• SUPPLIED MATERIAL:
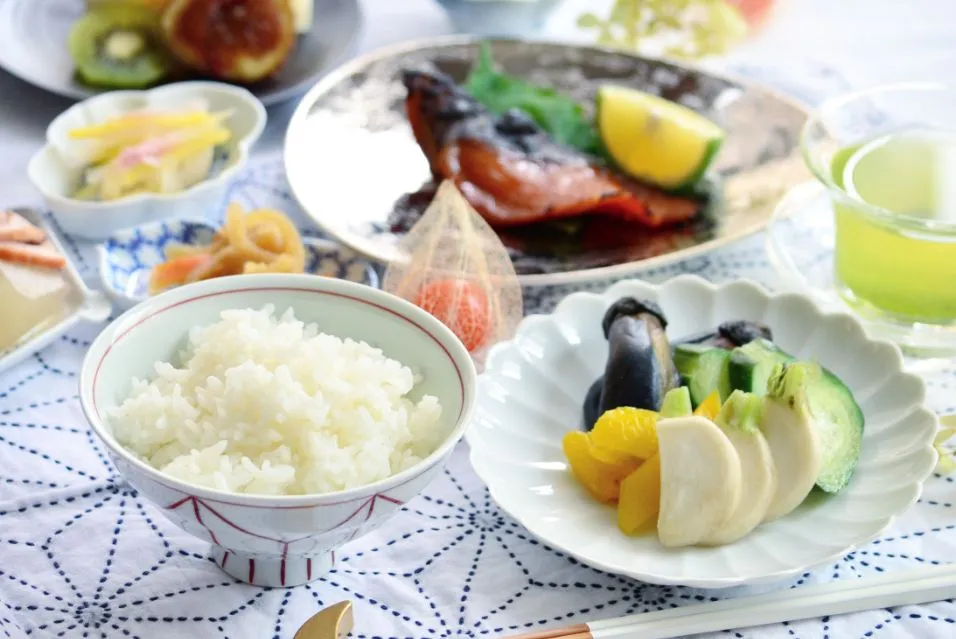 うちの長年のご飯の友 糠漬け
今日は小蕪、黄色パプリカ、茄子、キュウリ|imokuriankoさん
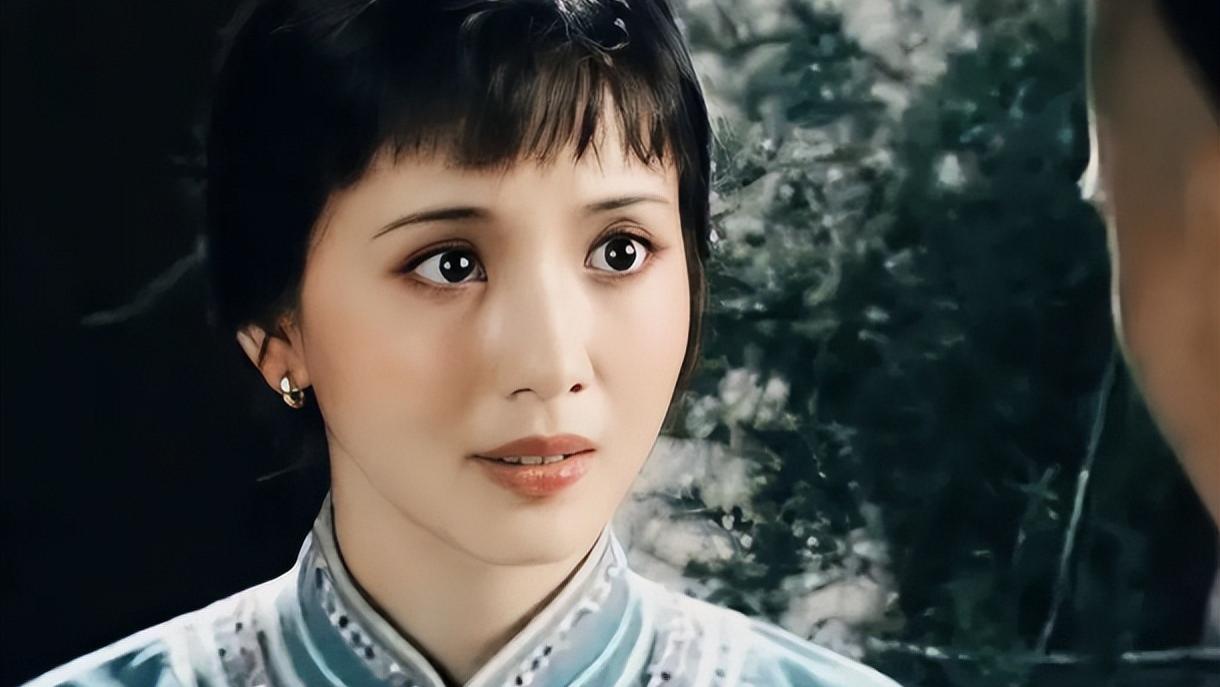 她是江南第一美人：16岁艳压群芳，50岁还在演校花，却让人心服口服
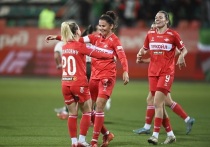 ЖФК «Спартак» стал чемпионом России 2 ноября 2025 года по итогам ничьей 2:2 с ЦСКА. Несмотря на 0:2, красно-белые отыгрались благодаря голам Машины и Филипович. За тур до конца турнира «Спартак» набрал 61 очко и стал недосягаем. В дебютном сезоне (2024) команда взяла бронзу, а в 2025-м — золото, не проиграв ни разу: 19 побед и 4 ничьи в 23 матчах.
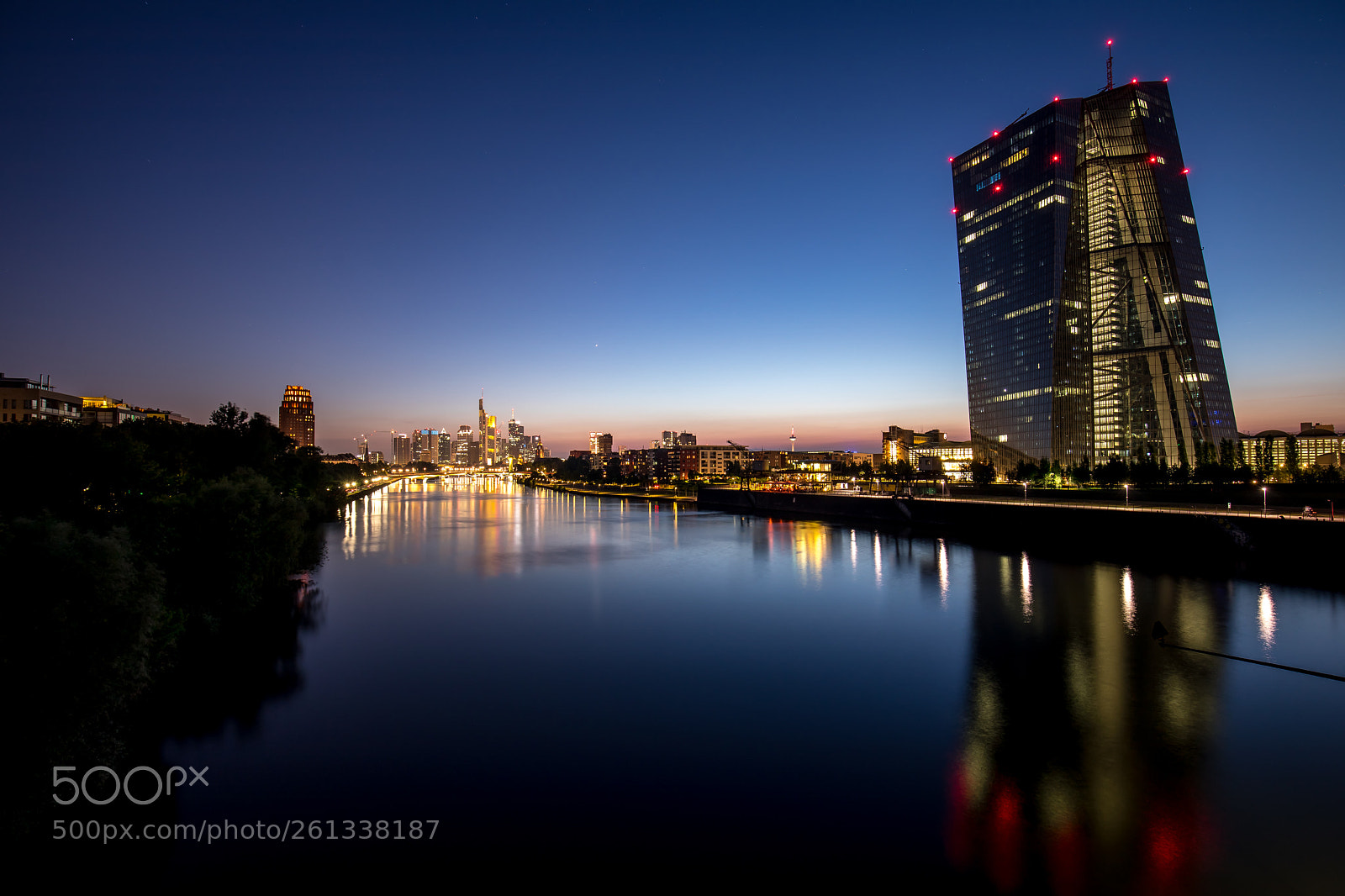 Canon EOS 5D Mark IV sample photo. Frankfurt on a beautiful photography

• WHAT NEEDS TO BE DONE:
Copy the text of all the records above word for word, line by line, and leave out the pictures.

• EXERCISE ANSWER:
 うちの長年のご飯の友 糠漬け
今日は小蕪、黄色パプリカ、茄子、キュウリ|imokuriankoさん
 她是江南第一美人：16岁艳压群芳，50岁还在演校花，却让人心服口服
 ЖФК «Спартак» стал чемпионом России 2 ноября 2025 года по итогам ничьей 2:2 с ЦСКА. Несмотря на 0:2, красно-белые отыгрались благодаря голам Машины и Филипович. За тур до конца турнира «Спартак» набрал 61 очко и стал недосягаем. В дебютном сезоне (2024) команда взяла бронзу, а в 2025-м — золото, не проиграв ни разу: 19 побед и 4 ничьи в 23 матчах.
 Canon EOS 5D Mark IV sample photo. Frankfurt on a beautiful photography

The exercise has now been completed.